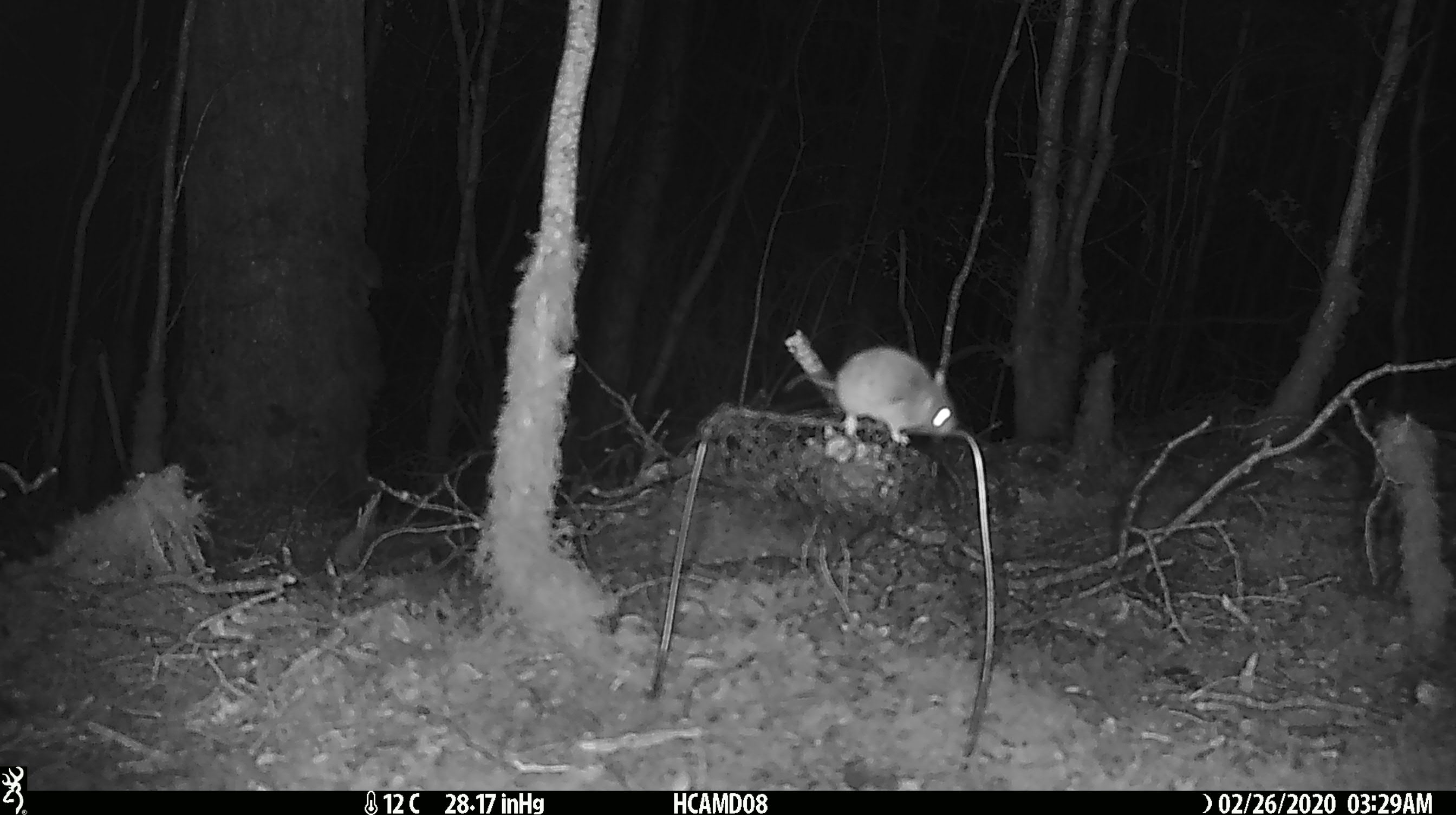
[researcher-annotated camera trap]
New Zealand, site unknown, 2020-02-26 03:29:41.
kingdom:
-.-.-
An exact copy of the listing above is to be set down, with no pictures in it.

The answer:
[researcher-annotated camera trap]
New Zealand, site unknown, 2020-02-26 03:29:41.
kingdom:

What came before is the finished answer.